=== Begin Enclosure ===

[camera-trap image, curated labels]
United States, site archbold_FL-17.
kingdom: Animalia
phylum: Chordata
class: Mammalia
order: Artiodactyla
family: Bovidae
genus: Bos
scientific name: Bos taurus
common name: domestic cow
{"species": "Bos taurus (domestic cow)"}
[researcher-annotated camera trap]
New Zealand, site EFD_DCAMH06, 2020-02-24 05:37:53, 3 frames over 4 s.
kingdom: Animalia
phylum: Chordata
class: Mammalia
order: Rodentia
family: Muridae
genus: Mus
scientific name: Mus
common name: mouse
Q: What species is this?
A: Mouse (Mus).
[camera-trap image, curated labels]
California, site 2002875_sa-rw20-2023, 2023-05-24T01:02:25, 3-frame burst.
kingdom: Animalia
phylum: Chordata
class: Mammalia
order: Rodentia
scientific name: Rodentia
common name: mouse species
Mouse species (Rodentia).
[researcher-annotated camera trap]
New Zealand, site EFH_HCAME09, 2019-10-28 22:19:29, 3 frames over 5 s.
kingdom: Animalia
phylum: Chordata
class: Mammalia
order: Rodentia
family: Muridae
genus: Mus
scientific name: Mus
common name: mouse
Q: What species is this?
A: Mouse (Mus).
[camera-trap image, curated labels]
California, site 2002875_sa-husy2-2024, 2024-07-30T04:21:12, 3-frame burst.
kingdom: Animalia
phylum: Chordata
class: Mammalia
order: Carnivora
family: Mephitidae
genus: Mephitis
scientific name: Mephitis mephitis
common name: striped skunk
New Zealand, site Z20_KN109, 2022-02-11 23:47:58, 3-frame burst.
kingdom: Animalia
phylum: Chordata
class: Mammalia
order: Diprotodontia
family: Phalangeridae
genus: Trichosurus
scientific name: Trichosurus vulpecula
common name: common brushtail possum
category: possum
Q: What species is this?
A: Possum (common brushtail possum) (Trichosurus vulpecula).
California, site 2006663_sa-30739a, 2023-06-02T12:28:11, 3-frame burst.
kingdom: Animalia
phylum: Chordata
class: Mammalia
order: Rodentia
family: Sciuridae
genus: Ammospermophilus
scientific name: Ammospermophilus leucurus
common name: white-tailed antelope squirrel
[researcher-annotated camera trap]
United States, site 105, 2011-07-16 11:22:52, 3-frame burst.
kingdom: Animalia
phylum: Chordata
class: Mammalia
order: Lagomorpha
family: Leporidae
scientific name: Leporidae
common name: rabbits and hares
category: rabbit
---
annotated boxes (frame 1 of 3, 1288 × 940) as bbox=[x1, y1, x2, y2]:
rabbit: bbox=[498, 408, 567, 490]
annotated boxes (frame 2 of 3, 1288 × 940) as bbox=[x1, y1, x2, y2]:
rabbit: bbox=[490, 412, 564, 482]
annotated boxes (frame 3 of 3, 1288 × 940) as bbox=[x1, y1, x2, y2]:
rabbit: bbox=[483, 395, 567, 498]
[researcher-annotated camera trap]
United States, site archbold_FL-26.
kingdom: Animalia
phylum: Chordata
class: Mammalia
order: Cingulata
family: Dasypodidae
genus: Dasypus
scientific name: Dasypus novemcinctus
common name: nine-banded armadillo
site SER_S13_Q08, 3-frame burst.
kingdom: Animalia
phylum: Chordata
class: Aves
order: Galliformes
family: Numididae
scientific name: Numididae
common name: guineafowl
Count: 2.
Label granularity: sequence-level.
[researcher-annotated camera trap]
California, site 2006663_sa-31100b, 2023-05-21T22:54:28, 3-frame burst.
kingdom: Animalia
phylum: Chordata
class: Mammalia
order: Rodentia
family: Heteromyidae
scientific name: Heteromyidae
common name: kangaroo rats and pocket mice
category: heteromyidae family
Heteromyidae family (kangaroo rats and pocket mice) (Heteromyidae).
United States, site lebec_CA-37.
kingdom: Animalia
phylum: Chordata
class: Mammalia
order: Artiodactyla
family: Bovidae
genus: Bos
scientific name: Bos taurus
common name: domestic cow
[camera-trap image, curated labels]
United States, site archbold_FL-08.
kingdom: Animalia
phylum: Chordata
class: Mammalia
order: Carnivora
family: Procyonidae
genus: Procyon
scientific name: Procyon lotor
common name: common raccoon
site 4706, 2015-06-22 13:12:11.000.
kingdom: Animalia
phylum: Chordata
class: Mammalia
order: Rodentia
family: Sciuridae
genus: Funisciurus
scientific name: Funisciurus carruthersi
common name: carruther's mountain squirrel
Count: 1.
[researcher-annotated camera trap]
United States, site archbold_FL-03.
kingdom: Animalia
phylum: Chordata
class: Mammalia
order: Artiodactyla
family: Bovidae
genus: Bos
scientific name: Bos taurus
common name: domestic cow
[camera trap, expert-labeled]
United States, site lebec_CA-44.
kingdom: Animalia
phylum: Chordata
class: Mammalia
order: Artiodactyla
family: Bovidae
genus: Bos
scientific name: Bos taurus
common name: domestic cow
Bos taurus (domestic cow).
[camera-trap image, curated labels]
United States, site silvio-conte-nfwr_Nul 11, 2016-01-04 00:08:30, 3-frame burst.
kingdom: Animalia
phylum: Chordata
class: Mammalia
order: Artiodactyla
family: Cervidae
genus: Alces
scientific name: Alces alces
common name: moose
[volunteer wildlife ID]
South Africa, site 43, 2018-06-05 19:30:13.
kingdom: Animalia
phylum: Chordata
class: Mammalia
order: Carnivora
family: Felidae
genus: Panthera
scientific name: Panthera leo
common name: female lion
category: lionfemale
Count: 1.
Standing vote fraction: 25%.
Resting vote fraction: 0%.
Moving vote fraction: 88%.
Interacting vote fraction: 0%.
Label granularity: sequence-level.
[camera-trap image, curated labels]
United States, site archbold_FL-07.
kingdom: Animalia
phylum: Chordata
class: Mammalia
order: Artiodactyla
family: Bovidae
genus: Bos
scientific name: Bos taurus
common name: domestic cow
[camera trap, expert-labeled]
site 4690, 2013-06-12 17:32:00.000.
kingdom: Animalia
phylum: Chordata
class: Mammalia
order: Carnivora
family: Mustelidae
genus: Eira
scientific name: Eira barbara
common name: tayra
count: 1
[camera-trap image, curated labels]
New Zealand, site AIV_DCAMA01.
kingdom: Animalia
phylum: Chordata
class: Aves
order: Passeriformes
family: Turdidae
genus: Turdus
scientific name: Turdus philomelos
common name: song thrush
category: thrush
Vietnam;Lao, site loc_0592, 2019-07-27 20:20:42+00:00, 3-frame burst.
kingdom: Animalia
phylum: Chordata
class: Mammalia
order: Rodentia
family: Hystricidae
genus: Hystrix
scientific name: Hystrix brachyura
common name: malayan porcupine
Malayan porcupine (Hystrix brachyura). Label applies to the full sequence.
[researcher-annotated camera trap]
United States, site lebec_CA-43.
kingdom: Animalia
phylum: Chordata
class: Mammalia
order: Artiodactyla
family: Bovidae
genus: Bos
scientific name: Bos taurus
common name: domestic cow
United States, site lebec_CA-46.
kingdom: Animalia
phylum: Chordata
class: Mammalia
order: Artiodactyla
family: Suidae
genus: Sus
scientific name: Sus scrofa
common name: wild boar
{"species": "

=== End Enclosure ===

_WHAT THIS TASK INVOLVES:_ Write out exactly the lines that fall from the line with "family: Heteromyidae" to the line with "Moving vote fraction: 88%." in the records above, keeping both ends.

_ANSWER TO THIS EXERCISE:_
family: Heteromyidae
scientific name: Heteromyidae
common name: kangaroo rats and pocket mice
category: heteromyidae family
Heteromyidae family (kangaroo rats and pocket mice) (Heteromyidae).
United States, site lebec_CA-37.
kingdom: Animalia
phylum: Chordata
class: Mammalia
order: Artiodactyla
family: Bovidae
genus: Bos
scientific name: Bos taurus
common name: domestic cow
[camera-trap image, curated labels]
United States, site archbold_FL-08.
kingdom: Animalia
phylum: Chordata
class: Mammalia
order: Carnivora
family: Procyonidae
genus: Procyon
scientific name: Procyon lotor
common name: common raccoon
site 4706, 2015-06-22 13:12:11.000.
kingdom: Animalia
phylum: Chordata
class: Mammalia
order: Rodentia
family: Sciuridae
genus: Funisciurus
scientific name: Funisciurus carruthersi
common name: carruther's mountain squirrel
Count: 1.
[researcher-annotated camera trap]
United States, site archbold_FL-03.
kingdom: Animalia
phylum: Chordata
class: Mammalia
order: Artiodactyla
family: Bovidae
genus: Bos
scientific name: Bos taurus
common name: domestic cow
[camera trap, expert-labeled]
United States, site lebec_CA-44.
kingdom: Animalia
phylum: Chordata
class: Mammalia
order: Artiodactyla
family: Bovidae
genus: Bos
scientific name: Bos taurus
common name: domestic cow
Bos taurus (domestic cow).
[camera-trap image, curated labels]
United States, site silvio-conte-nfwr_Nul 11, 2016-01-04 00:08:30, 3-frame burst.
kingdom: Animalia
phylum: Chordata
class: Mammalia
order: Artiodactyla
family: Cervidae
genus: Alces
scientific name: Alces alces
common name: moose
[volunteer wildlife ID]
South Africa, site 43, 2018-06-05 19:30:13.
kingdom: Animalia
phylum: Chordata
class: Mammalia
order: Carnivora
family: Felidae
genus: Panthera
scientific name: Panthera leo
common name: female lion
category: lionfemale
Count: 1.
Standing vote fraction: 25%.
Resting vote fraction: 0%.
Moving vote fraction: 88%.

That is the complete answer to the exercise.